_What this exercise asks_
**A)** In the commentary on HailStorm, which corporate partner is named as having signed on to the project?
**B)** Rewrite the paragraph of the HailStorm commentary that begins "One wonders if that is really a question about the business model" as a shorter version that keeps its main facts.
**C)** Carry on the commentary on HailStorm from its last sentence, keeping its voice and line of argument.

It's something to keep in mind when reading the prognostications about HailStorm. Oftentimes it's hard to distinguish the arguments about Microsoft's business model for HailStorm from the lingering dislike of and disagreement with the company.
For example, based on past behavior, some have predicted that Microsoft won't play nice with other corporate partners in the HailStorm project.
One wonders if that is really a question about the business model. Whatever you think about the prospects for the proposed project, and personally, I'm skeptical, the fact is Microsoft is planning to succeed at a service business - something that fundamentally requires cooperation. The manipulation of consumer information back and forth from electronic commerce sites, for example, becomes valueless in a hardball business environment. If Microsoft shuts out too many potential partners, it reduces the overall appeal of its services. One would think at least, that Microsoft, and corporate partners like eBay who have signed on, are accounting for that.

_Dataset excerpt_
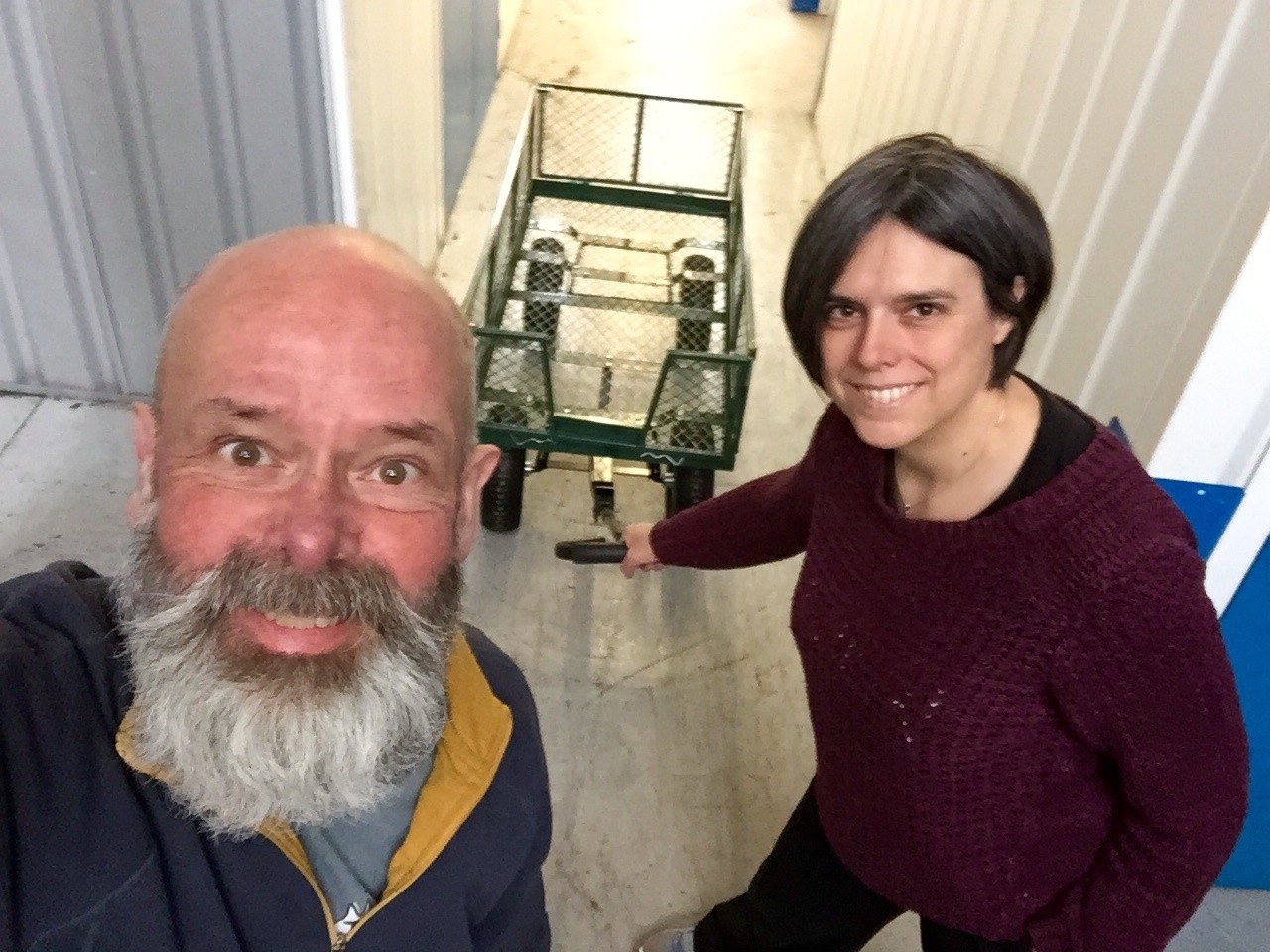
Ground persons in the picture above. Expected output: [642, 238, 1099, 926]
[616, 130, 1250, 952]
[0, 223, 554, 952]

_Response list_
**A)** eBay has signed on as a corporate partner.

**B)** The writer questions whether that prediction really concerns the business model. Though skeptical of the project, the writer notes that Microsoft means to succeed at a service business, which fundamentally requires cooperation. Passing consumer information to and from electronic commerce sites loses its value in a hardball environment, and shutting out too many partners would make Microsoft's services less appealing. Microsoft and partners such as eBay are presumably taking this into account.

**C)**
Another argument aimed at trashing the HailStorm brand points at Microsoft's "opposition" to privacy legislation. According to John McCarthy, a group director at Forrester Research and a privacy expert, this means they are being "hypocritical":
"They themselves are waving the flag for privacy, 'We're good citizens, we treat everyone with respect.' Yet they have joined the industry alliance to slow down privacy legislation. That strikes me as hypocritical."
This remark strikes me as obtuse.
First of all, what kind of privacy legislation are we talking about? Too often, "privacy" is a treated as a word like "motherhood," so that if you tack it onto the front of proposed legislation, the legislation becomes unassailable.
If you are trying to protect private data as your service offering, as Microsoft is, do you want the government to come in and tell you how to run such a business - as if it were an entitlement? That's not hypocrisy, it's common sense. It also sends a signal that Microsoft has some understanding of its business model.
But many of the privacy advocates have a fundamentally different view of the Net, and they don't like where Microsoft and other corporate interests are taking it. They are opposed to a gradual evolution of privacy according to competing experiments in the marketplace.
Fine. But don't expect them to provide a dispassionate assessment of HailStorm. For these folks, watching Microsoft sell HailStorm is like watching the haunted house look appealing to the young woman in the horror movie. They shout at the screen "Don't go in! Are you crazy?!"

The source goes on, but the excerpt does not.